Sous le sceau du secret d’État

Publié le 15 octobre 2007 Lecture : 3 minutes.

« Nous tenons à la stabilité monétaire que nous apporte le franc CFA » reprennent en chur la plupart des chefs d’État des pays de la zone franc pour justifier leur opposition de principe à une nouvelle dévaluation. Officiellement, pour le Trésor français, « le sujet n’est absolument pas d’actualité ». Mais si d’aventure la question était soulevée, elle provoquerait à n’en pas douter la fronde de plusieurs pays. Il est vrai que, depuis l’annonce de la dévaluation il y a treize ans par le ministre de la Coopération Michel Roussin, la situation a considérablement évolué. Moins passionnelles, les relations entre la France et ses partenaires subsahariens ont laissé place au pragmatisme. Pragmatisme de Paris, qui prend acte de l’arrivée au pouvoir d’une nouvelle génération de responsables politiques, moins liés à l’ancienne puissance coloniale. Pragmatisme surtout des États africains qui, décomplexés par la mondialisation, ont gagné en assurance et multiplié les partenaires.
Ces pays, dont certains ont vu leurs recettes dopées par la flambée des cours du pétrole, seraient-ils prêts à subir les conséquences sociales d’une dévaluation ? Rien n’est moins sûr. Déjà, les présidents gabonais Omar Bongo Ondimba, sénégalais Abdoulaye Wade et tchadien Idriss Déby Itno se sont ouvertement prononcés contre. « Le fait que l’on pose le principe d’un réajustement, voire d’une nouvelle dévaluation, montre combien les bienfaits de la première ont été limités. Les exportations ont été encouragées au cours des premiers mois, mais l’impact social a été très lourd. Au final, les bénéfices ont été moindres dans le temps », explique un conseiller de la présidence malienne.
En cas de dévaluation, le principe d’un éclatement de la zone CFA serait inéluctablement posé. Si tabou il y a, c’est sur cette question qu’il porte. D’où la gêne apparente des dirigeants africains lorsqu’on les interroge. « Chacun sait que plusieurs chefs d’État, qui ne verraient plus d’avantages à garder le CFA, quitteraient cette zone au risque de l’émietter. C’est sans doute pour cette raison que le sujet est si peu abordé », souligne-t-on à la Banque de France. « Le sujet n’a jamais été évoqué publiquement par Blaise Compaoré », explique pour sa part la présidence du Burkina comme pour confirmer un certain malaise. Les propos tenus par le président Obiang Nguema, lors d’un entretien privé en septembre dernier, ne laissent, en revanche, aucun doute sur l’attitude de la Guinée équatoriale. « Nous réserverions notre réponse quant à notre avenir au sein de cette zone et créerions, le cas échéant, avec les pays qui le souhaiteraient, un nouvel espace économique en Afrique centrale. » Propulsée en quelques années au rang de petit émirat, l’ancienne colonie espagnole a le verbe d’autant plus libre que son poids au sein de la Cemac est désormais prépondérant.
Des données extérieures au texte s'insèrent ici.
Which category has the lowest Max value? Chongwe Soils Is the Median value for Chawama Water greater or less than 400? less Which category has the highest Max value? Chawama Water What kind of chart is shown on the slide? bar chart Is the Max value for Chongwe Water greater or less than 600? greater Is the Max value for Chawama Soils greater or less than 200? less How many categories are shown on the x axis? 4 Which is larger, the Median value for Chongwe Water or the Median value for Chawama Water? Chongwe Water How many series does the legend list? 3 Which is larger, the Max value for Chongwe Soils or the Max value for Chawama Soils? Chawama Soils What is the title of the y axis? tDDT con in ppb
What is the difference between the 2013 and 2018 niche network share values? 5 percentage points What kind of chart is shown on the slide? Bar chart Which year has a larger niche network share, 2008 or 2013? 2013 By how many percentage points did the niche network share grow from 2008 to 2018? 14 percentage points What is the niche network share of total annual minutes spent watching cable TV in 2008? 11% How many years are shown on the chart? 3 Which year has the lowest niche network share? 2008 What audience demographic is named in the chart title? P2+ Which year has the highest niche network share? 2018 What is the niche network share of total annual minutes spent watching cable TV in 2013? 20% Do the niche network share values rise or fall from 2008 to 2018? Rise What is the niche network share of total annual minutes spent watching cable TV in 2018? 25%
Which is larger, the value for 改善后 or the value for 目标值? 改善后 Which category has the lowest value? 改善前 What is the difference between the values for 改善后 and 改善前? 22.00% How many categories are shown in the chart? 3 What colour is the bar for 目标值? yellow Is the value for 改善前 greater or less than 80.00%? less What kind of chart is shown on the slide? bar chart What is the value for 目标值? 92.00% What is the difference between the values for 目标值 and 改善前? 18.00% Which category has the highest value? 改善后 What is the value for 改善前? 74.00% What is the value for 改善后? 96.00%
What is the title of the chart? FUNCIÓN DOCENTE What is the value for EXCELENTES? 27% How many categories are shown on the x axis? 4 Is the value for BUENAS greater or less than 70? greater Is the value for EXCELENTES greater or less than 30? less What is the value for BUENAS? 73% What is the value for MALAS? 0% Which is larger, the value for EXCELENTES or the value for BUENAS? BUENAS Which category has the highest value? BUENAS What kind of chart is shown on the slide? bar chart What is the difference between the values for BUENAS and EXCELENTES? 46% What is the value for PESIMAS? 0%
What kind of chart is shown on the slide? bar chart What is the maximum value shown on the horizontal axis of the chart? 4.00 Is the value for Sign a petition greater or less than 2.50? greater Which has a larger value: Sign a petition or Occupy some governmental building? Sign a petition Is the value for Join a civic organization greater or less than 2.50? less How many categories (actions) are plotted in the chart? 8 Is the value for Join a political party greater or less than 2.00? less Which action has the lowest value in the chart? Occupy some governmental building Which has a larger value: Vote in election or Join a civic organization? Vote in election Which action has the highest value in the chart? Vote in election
De fait, la multiplicité des positions reflète des réalités disparates. Si certains États fragiles disposant d’une base productive réduite comme la République centrafricaine, la Guinée-Bissau ou le Niger auraient beaucoup à perdre, il en va autrement des pays exportateurs (Côte d’Ivoire, Cameroun, Guinée équatoriale), dont la marge de manuvre et les réserves monétaires rendent désormais possible une franche opposition. « Les Européens sont-ils prêts à continuer à garantir le franc CFA ? Jusqu’à quand et à quelles conditions ? S’ils renâclent, je crois que nous sommes capables de garantir une nouvelle monnaie avec l’argent du pétrole. La France doit nous proposer un nouvel accord. Nous l’examinerons et nous verrons alors quelle décision il convient de prendre », ajoutait encore Obiang Nguema il y a un an dans une interview à Jeune Afrique.
C’est dire si l’opposition de pays comme le Gabon ou le Sénégal, plus soucieux de préserver la communauté d’esprit avec la France, dissimulent difficilement les dissonances de ceux qui iraient jusqu’à remettre en cause le CFA. Un scénario extrême que souhaitent éviter les experts du Trésor français. Plus qu’une opposition frontale, il appartient donc aux responsables africains de proposer à leur tour des scénarios alternatifs. Il en va de l’avenir de la zone franc.